Ognuno di noi, anche il più incallito trinariciuto, ha una sua America. Un’America intesa come posto del cuore. Come l’ultimo rifugio conosciuto quando le cose vanno meno bene e allora per tirarci su il morale ci diciamo: eh, sì, quel periodo è stato davvero bello, anni formidabili, ce la siamo goduta e adesso pazienza… Capita col cinema, la politica, la musica e soprattutto con lo sport, materia adattissima ad incatenarci il cuore perché quasi sempre coincidente con momenti particolari, forse i migliori, della nostra vita.

C’è il ciclismo “eroico” di Coppi e Bartali ricordato, a volte a sproposito, quando qualche corridore, non ancora di prima fila, vince audacemente. C’è quel calcio dei boomers, quello in bianconero di Rivera e Mazzola, mai dimenticato nonostante tutto quello che nel calcio è arrivato dopo. C’è la prepotente atletica di Pietro Mennea e Sara Simeoni, simboli di un’Italia che finalmente mette in riga russi e americani. E poi gli exploit travolgenti di Alberto Tomba e Deborah Compagnoni nello sci degli anni Novanta.

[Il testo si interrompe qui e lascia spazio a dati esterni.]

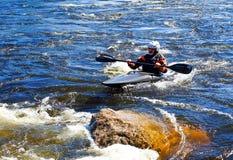 St Petersburg Ryssland 05 19 2018 Kayaker i ett fartyg på floden VUOKSA Royaltyfri Bild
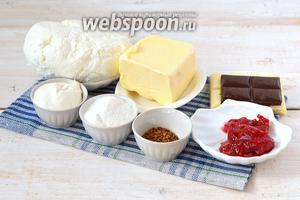 Для приготовления полосатой пасхи нам понадобится творог, сливочное масло, сахарная пудра, сметана, шоколад чёрный и белый, растворимый кофе.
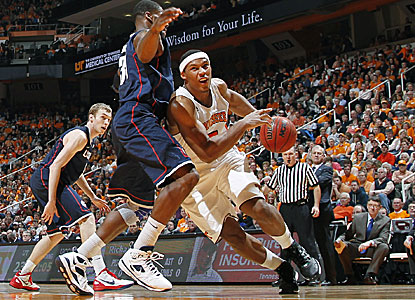 Jarnell Stokes posts team-highs in points (16) and rebounds (12) in his first start for Tennessee. (Getty Images)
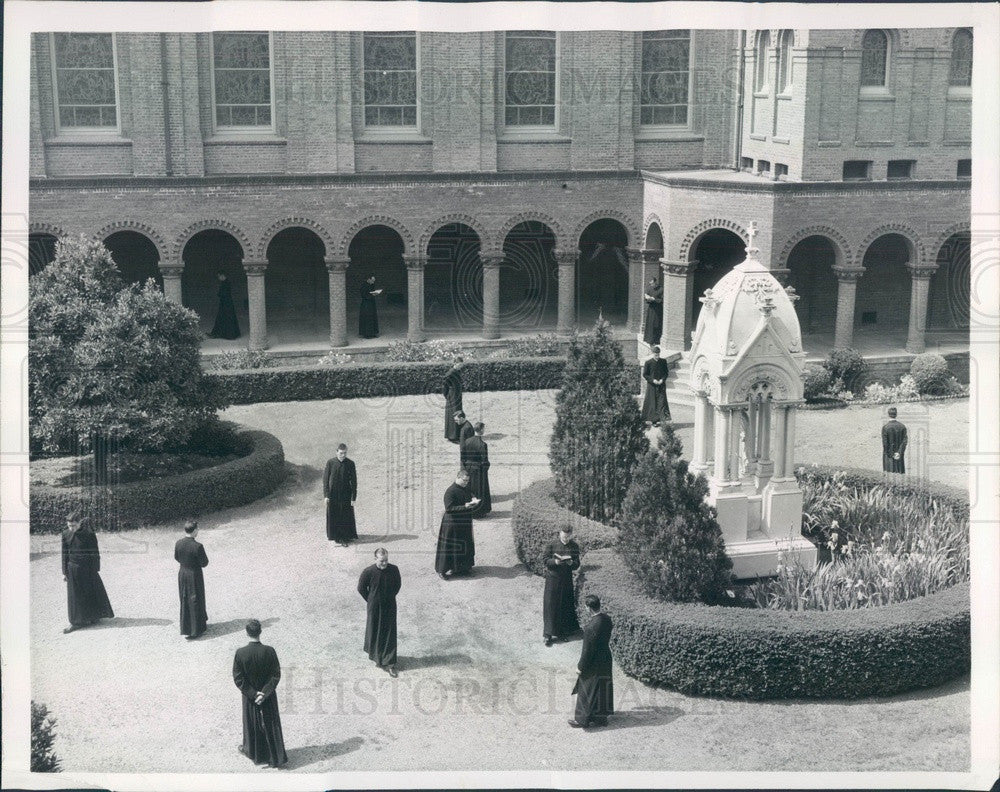 1957 Menlo Park, CA St Patrick's Seminary Priesthood Candidates Press Photo - Historic Images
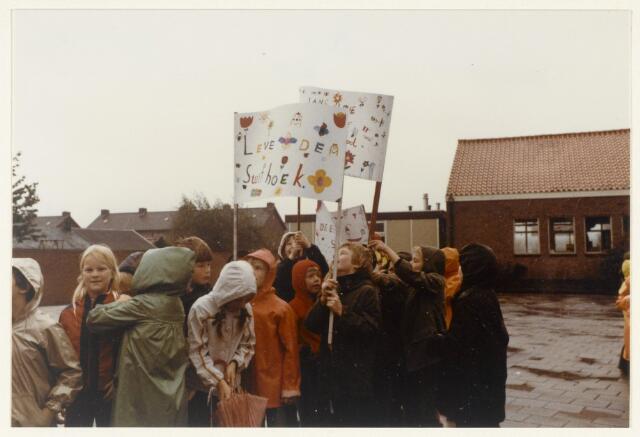 91166 - Made en Drimmelen. Festiviteiten bij de opening van de Stuifhoekschool in 1980.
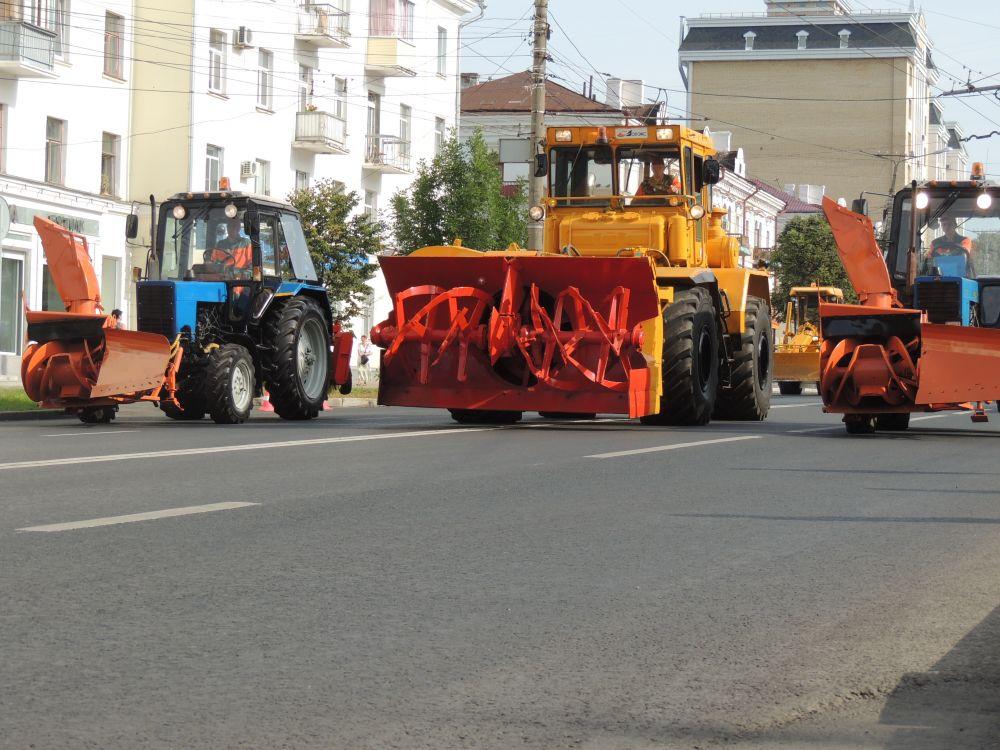 АО «Дорэкс» круглый год ведёт работу по содержанию улично-дорожной сети города. Подметально-уборочные, поливо-моечные, комбинированные дорожные машины, пескоразбрасыватели, обычные тракторы, грейдеры, снегопогрузчики.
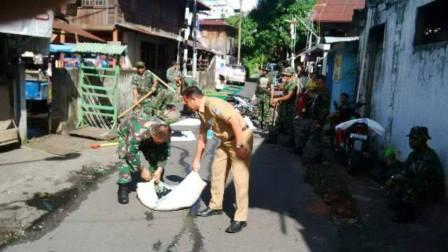 Peringati HUT ke 7 Kodam Wirabuana, TNI dan Pemerintah Kecamatan Wenang Kerja Bakti Bersama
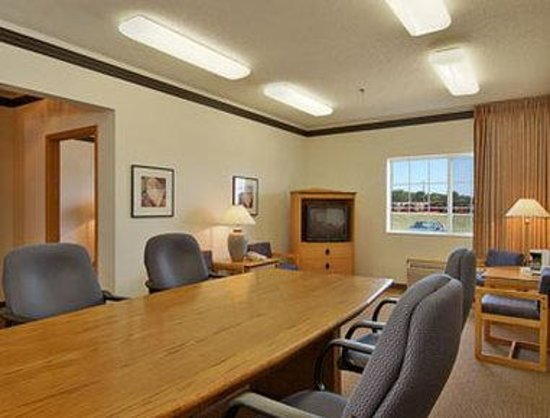 Super 8 Clarinda: Boardroom Suite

E le sgommate di Valentino Rossi, le bracciate di Federica Pellegrini.

Belle storie, scolpite nei archivi della memoria, che sembrano irripetibili. Ma bisogna stare attenti, perché la memoria, lo sapete bene, gioca spesso brutti scherzi rischiando di farci diventare patetici agli occhi dei “millenial”, un po’ invidiosi per questo stupendo passato che ritorna sempre fuori a ricordare, come un coniglio dal cappello, che forse il meglio è appunto già passato.

Insomma, prudenza. Non farsi prendere la mano dalle trappole della nostalgia, sempre in agguato quando si gioca con la memoria. Come cantava Jannacci, ci vuole orecchio. Una certa sensibilità che non faccia velo alla lucidità.

Ecco Antonio Dipollina, noto commentatore televisivo di Repubblica, con licenza di graffiare nello sport, questa sensibilità la fa trasparire attraverso le pagine di un libro (La nostra America, gli anni d’oro del basket italiano, Hoepli) che è un magnifico viaggio nel periodo ruggente di uno sport che, fino a quel momento, era confinato in poche zone nebbiose del Nord, tra Milano, Varese e Cantù; praticato da tipi originali che con un certo di sussiego snobbavano il tirannico Dio del calcio, mostro onnivoro ormai imperante.